Adding a new Sleipnir dependency

This is probably the trickiest item on this instruction list, but fortunately it's also the last and least likely to be necessary. Very few modifications to Sleipnir will require changes to its dependency structure. However, in case you're adding new machine learning calls or want to tie into different pre-existing libraries, this should give you an idea how to get started.

  1. Extract a plain, vanilla tarball (or other package) of the new external dependency inside the extlib directory.
  2. Immediately run hg add on that directory (and commit if desired), since you only want to add the source for the external tool to the repository, not the fully built version.

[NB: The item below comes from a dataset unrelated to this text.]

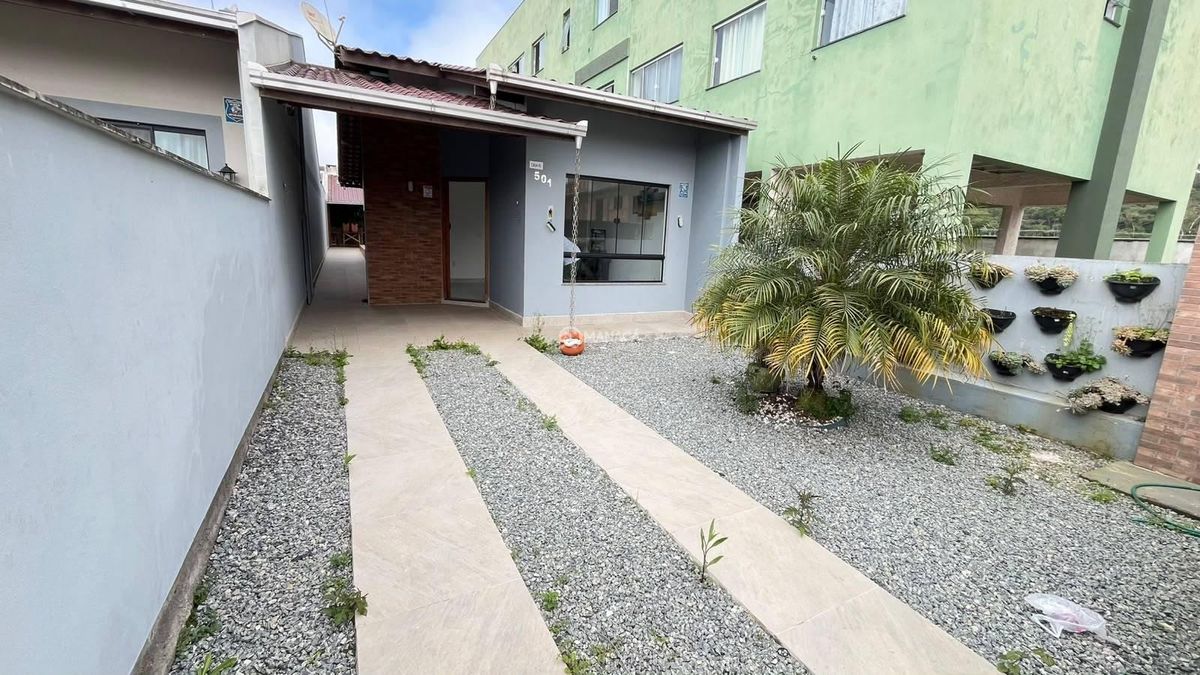 Casa, 3 quartos, 180 m² - Foto 2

  3. On Windows, create a new .vcproj file for the dependency in an appropriately-named subdirectory of proj/vs2008. Do this in the same way described above for new tool project files, add it to the extlib.sln solution, change the contained source files as appropriate (this'll depend on the exact contents of the new dependency; svm_perf is probably a good template for a simple library, log4cpp for a more complex one.
  4. On Linux, configure and build the dependency as described above (probably configure --prefix=`pwd`, then make install).

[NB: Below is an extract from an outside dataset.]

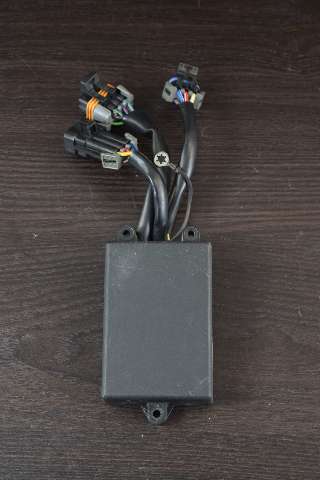 OEM! 2000's Mercury Mariner Control Module 857169A1 857169-A1 V6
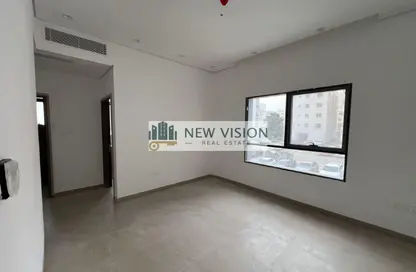 Apartment - 1 Bedroom - 2 Bathrooms for rent in Al Qulaya'ah - Al Sharq - Sharjah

  5. Now, back in the Sleipnir trunk, edit configure.ac. Find the current external dependency most similar to your (again, I'd suggest svm_perf for simple ones or log4cpp for more complicated ones), copy it, and modify the names appropriately. There should only be a single block of information that needs to be copied and edited in configure.ac.
  6. If you're also adding new tools that depend on your new addition, add them (or edit their inclusion appropriately) in tools/Makefile.am. For example, WITH_SVM_TOOLS controls tools dependent on SVMLightWITH_SMILE_TOOLS controls those dependent on Bayes nets, and so forth.
  7. Run autoconf from the main directory to regenerate configure. Running configure itself (with appropriate local flags as described above) followed by a make clean and make should regenerate the appropriate makefiles automatically (by running automake).
  8. In theory, that's it! In practice, the process may need a bit of tweaking; remember, it can't hurt to experiment, since Mercurial (or your favorite RCS of choice) will always prevent you from breaking anything permanently.